Hacker News new | ask | show | jobs
by throwawaymath 2618 days ago
No, that's incorrect. Note the part of your quote which says, "and suppose this has no connection to the failure."

The point is the Siemens sensor is a superfluous correlation with turbine failure, because the underlying dataset is biased towards Siemens sensors. The scenario suggested by the author is one in which your turbine failure dataset does not match reality.

No amount of sample enlargement will correct sample bias. You have a variable which is disproportionately represented in your underlying dataset despite being independent from a collection of variables correlated to failure, and the algorithm is learning that one instead.

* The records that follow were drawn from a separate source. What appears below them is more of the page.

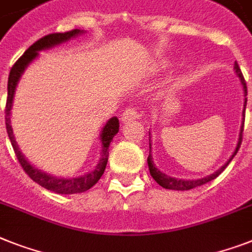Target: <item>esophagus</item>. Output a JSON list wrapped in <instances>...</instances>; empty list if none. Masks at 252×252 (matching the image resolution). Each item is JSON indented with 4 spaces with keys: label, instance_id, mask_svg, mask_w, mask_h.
<instances>
[{
    "label": "esophagus",
    "instance_id": "34e87169",
    "mask_svg": "<svg viewBox=\"0 0 252 252\" xmlns=\"http://www.w3.org/2000/svg\"><path fill=\"white\" fill-rule=\"evenodd\" d=\"M138 116H141V115L138 114V110H137L136 107H128V108H126L124 111H123L122 120L126 123V122H128V120H132V119H134V118H138Z\"/></svg>",
    "mask_w": 252,
    "mask_h": 252
}]
</instances>
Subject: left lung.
Masks as SVG:
<instances>
[{
	"mask_svg": "<svg viewBox=\"0 0 252 252\" xmlns=\"http://www.w3.org/2000/svg\"><path fill=\"white\" fill-rule=\"evenodd\" d=\"M234 69H236V73L237 76L241 79V83H242V87H243V92H245V108H243V123H242V126H241V133H239V140H238V144H237L236 150L233 153V155L230 157L228 161H226L225 164L222 165L221 168L216 171L215 173L212 175L207 176V177H203V179H199V180H177L175 177H169V176L164 175V173H161L158 168H155V164L154 161H153V157H151V141L149 138V146H150V154H149V158H147V164H149V169H150V175L153 176V179L157 181L160 186H163L164 189H173V190H190V189H194V188H197V186L200 185H204V184L210 183L212 180H215L218 177L220 173L224 171V169L228 167V164L232 161V159L236 157V154L238 153L239 147H241V144H242V136H243V126H245V110H246V105H247V87H246V81H245V77H243L242 72H241V68H239L238 63H234Z\"/></svg>",
	"mask_w": 252,
	"mask_h": 252,
	"instance_id": "1",
	"label": "left lung"
}]
</instances>
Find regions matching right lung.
Here are the masks:
<instances>
[{
  "label": "right lung",
  "instance_id": "1",
  "mask_svg": "<svg viewBox=\"0 0 252 252\" xmlns=\"http://www.w3.org/2000/svg\"><path fill=\"white\" fill-rule=\"evenodd\" d=\"M81 33L80 30H72L68 32H63V33H50L46 34L44 37H41L37 40L33 45H31L30 48L27 49L22 57H20L14 66L11 67L9 73V80H7V99H6V107H5V123H6V130L9 134L10 142L13 145L14 153L16 155V159L19 161V164L22 165V168L24 169V172L30 176L31 179L33 180L34 183H37L42 188L48 190H52L54 193L58 194H75V193H83L89 190L93 185L98 183V180L101 179V176L103 175L108 160V146L111 144L112 138L115 136L118 130H119V120L118 118H111L108 120L107 124L105 126L103 130L101 133V141H102V158L95 167L94 171H92L88 175H84L81 177H75V179H57L54 176L46 175L45 172H41L37 168H34L33 165H31L28 161L26 160L20 150L18 149V145L15 142V138L13 136V129L10 126V110L13 106V98L14 93H15L16 84L19 81L22 73L24 72L26 67L33 61L38 55L40 50L44 49H49L54 46V45H59L64 42V41L69 40L71 37H75L77 34Z\"/></svg>",
  "mask_w": 252,
  "mask_h": 252
}]
</instances>
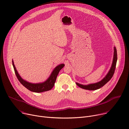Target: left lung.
I'll return each instance as SVG.
<instances>
[{
    "label": "left lung",
    "instance_id": "8db88e82",
    "mask_svg": "<svg viewBox=\"0 0 129 129\" xmlns=\"http://www.w3.org/2000/svg\"><path fill=\"white\" fill-rule=\"evenodd\" d=\"M117 61V50H116V47H114V58H113V64H112V67L110 70L109 72L107 75V76H105V77H104V78L103 79H102L101 81H100V82H99L96 83L91 84H89L87 85H83L79 84L78 83H76L77 85L82 88L87 89V90H96V89H98L101 88V87L103 86L105 84L108 82L111 79V78L113 76V75H114L115 71Z\"/></svg>",
    "mask_w": 129,
    "mask_h": 129
}]
</instances>
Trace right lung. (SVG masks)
Wrapping results in <instances>:
<instances>
[{
  "label": "right lung",
  "mask_w": 129,
  "mask_h": 129,
  "mask_svg": "<svg viewBox=\"0 0 129 129\" xmlns=\"http://www.w3.org/2000/svg\"><path fill=\"white\" fill-rule=\"evenodd\" d=\"M12 64L13 66L16 76L20 82V83L29 90L35 92H42L50 90L54 85V83L55 82L56 77L58 73L60 71V70L62 68H63V67L64 66V64H60L56 66L53 70V71L51 73L49 78L47 80V81H46L45 82L42 83L33 84L28 82L26 81L23 80L17 72L13 61Z\"/></svg>",
  "instance_id": "add662e5"
}]
</instances>
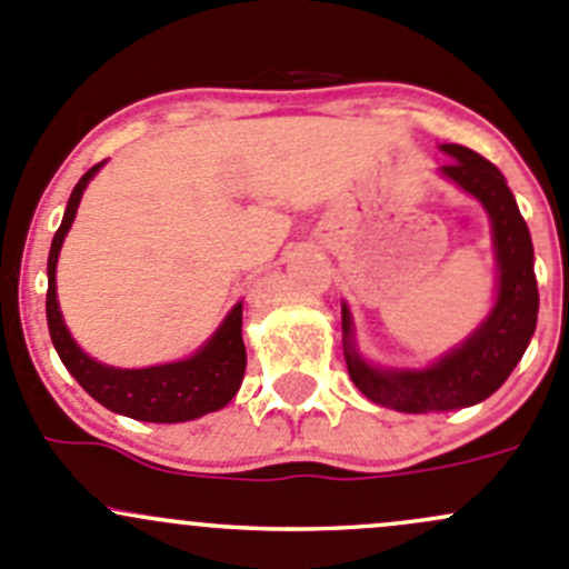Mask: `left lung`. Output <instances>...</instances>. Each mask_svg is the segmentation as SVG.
<instances>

Real world ways this is plausible and cannot be corrected by increased sampling:

1. Your telemetry data is accurate, but your logging service providing that data is faulty and only consumes data from a subset of meaningful publishers.

2. Whoever provided this dataset fat fingered a SQL query which joined too few tables including the sensor vendors, but correctly returned only the failing turbines.

3. Your data has (unnormalized) duplicates, because more than one system is providing telemetry data for Siemens sensors without the older systems being retired.

4. You use mostly Siemens sensors, and simply didn't correct for this in your sample.

1 comments

Just to point out:

1. Not a spurious correlation - Siemens sensors are in fact associated with increased failure rates in the dataset and if you continue to sample data with the same methodology this correlation will continue. You need to fix your data collection methodology, but it's not a spurious correlation.

2. See #1.

3. See #1.

4. The original problem statement said that a low percentage of unfailed turbines used Siemens sensors, and a high percentage of failed turbines used Siemens sensors. So 'you use mostly Siemens sensors' would imply that most of your turbines have failed, which seems a little unlikely to me.